Евдокия почувствовала, как бабушка успокаивающе гладит её по руке и сменила гнев на милость:
— Людям нужны простые ориентиры, которых они будут держаться всю жизнь. А вы на прямом пути городите развилки, запутываете и ослабляете свет добра и любви.
— Боярышня слишком молода и многого не понимает, — примирительно произнес звездочёт Мартин, склоняя голову перед Стефаном.
Дуня выдохнула, опустила глаза и села. Она поняла, что спорить надо по-другому, а сейчас ей не хватает опыта победить противника. Вроде все сказала по делу, но ее выставил юницей. А все из-за то, что разгорячилась, когда увидела, как бабушка перегорела. Милая и добродушная Аграфена слишком долго сидела в монастыре среди своих и здесь ей оказалось не по силам.

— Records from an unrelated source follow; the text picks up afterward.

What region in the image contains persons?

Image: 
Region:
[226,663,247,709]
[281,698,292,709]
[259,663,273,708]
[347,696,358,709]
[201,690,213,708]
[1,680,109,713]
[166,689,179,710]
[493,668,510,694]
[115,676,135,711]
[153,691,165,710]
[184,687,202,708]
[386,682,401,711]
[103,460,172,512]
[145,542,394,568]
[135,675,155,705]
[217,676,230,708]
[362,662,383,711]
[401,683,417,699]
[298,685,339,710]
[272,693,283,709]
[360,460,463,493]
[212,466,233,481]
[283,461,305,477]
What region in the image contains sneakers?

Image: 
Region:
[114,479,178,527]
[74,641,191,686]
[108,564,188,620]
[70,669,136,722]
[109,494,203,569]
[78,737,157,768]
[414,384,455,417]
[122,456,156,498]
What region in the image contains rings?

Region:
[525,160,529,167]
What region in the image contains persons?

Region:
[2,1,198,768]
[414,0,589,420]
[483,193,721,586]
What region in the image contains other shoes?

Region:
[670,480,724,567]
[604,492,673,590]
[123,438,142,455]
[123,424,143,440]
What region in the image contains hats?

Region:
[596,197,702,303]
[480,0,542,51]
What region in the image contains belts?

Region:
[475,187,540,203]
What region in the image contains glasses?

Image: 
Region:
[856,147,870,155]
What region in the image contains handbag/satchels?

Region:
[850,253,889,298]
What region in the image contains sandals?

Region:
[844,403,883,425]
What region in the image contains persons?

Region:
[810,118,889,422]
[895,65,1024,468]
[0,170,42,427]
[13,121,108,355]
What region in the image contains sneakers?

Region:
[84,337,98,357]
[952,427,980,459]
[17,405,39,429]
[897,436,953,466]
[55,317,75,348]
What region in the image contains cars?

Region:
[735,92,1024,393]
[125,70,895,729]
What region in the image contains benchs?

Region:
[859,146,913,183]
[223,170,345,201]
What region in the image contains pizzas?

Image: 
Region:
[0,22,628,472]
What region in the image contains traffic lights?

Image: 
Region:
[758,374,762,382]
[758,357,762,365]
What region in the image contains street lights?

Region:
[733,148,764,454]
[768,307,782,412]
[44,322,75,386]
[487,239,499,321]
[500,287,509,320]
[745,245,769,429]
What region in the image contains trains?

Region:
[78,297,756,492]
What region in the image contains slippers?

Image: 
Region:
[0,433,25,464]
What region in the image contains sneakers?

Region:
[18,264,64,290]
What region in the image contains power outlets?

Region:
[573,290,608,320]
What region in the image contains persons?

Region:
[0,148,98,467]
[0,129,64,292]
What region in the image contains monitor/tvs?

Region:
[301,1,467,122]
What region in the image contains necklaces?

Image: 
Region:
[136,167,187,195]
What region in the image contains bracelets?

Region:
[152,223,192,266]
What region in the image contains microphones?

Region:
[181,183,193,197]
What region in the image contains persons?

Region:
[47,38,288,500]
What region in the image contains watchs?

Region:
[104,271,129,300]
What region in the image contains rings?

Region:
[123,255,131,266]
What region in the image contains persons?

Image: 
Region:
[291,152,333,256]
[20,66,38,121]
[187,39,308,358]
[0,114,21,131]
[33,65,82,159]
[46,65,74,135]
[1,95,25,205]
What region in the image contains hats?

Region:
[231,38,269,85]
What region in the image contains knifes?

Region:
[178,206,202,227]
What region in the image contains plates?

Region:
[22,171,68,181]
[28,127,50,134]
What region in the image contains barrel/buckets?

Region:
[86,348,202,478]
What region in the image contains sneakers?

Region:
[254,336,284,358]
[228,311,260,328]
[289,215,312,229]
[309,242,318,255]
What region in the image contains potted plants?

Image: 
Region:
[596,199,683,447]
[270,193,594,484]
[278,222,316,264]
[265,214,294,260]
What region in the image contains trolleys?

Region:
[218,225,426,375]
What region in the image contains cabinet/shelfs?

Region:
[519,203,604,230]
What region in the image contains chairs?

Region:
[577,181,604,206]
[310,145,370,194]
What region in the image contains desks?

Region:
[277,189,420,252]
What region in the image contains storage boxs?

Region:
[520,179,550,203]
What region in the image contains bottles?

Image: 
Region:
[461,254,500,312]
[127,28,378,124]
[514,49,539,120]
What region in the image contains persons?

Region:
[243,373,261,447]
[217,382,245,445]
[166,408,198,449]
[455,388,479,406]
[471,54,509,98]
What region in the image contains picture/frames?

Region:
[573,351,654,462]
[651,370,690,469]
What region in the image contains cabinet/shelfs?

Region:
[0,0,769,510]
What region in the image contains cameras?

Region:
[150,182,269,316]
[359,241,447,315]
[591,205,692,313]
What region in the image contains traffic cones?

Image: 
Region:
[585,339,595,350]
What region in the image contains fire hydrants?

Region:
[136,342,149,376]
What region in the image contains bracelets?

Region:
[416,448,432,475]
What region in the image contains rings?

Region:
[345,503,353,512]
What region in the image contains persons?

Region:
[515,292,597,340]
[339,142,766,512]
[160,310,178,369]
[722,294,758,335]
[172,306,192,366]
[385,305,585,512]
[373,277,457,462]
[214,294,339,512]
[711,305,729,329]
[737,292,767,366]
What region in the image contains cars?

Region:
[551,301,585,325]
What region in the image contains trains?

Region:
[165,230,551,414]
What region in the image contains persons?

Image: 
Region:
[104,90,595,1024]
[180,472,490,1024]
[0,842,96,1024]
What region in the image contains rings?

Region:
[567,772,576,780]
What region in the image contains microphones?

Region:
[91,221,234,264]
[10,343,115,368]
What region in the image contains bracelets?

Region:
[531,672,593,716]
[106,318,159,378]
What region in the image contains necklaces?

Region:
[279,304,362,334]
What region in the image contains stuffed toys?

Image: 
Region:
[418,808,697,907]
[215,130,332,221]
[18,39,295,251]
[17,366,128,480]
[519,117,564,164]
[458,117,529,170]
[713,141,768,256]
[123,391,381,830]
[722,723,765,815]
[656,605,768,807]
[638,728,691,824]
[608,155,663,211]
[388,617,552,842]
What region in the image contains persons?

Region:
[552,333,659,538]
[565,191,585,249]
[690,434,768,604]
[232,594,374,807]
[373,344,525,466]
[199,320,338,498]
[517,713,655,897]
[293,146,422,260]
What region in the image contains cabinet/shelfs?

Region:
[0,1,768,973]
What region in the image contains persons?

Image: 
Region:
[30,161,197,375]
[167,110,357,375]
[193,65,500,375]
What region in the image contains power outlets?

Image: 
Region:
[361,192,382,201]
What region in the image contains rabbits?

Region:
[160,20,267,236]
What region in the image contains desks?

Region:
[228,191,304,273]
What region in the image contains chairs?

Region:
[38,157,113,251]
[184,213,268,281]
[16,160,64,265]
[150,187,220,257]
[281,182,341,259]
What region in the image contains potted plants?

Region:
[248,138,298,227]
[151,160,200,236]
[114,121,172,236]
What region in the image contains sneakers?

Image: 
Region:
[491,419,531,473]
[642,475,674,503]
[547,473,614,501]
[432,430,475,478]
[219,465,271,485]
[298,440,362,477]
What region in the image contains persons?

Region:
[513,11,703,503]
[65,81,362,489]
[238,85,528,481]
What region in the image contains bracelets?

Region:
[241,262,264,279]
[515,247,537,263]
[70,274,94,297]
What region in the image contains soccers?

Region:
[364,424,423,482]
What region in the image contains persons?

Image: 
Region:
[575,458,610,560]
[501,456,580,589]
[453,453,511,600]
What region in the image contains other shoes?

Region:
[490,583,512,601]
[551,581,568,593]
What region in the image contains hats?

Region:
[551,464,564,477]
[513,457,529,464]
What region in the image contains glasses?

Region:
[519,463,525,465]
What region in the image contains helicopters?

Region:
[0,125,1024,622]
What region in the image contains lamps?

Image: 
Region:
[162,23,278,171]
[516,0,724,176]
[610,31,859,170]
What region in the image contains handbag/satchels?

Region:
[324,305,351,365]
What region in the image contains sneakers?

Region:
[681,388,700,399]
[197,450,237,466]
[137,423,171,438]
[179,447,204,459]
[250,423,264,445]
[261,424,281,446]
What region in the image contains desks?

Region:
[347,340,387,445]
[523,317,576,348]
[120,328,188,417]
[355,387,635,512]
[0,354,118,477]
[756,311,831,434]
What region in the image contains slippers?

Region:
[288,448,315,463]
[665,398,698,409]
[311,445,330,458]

Кусая губы, Евдокия смотрела на злосчастный кубок, которым она ударила по столу и прислушивалась к разговорам. Все оживились, но в поднявшемся гвалте ничего было не разобрать.
Она бросила короткий взгляд на звездочета. Тот вновь распушил перья, как павлин. Евдокия вспомнила своё удивление, когда услышала, что при дворе Стефана живет звездочет. Не астроном, а самый настоящий звездочет! Его пригласили предсказать благополучие союза между Москвой и Молдовой. Когда она это услышала, то проворчала: «Средневековье какое-то!», а потом усмехнулась. Сейчас она вынуждена была рассматривать Мартина, как значимую фигуру при дворе Стефана.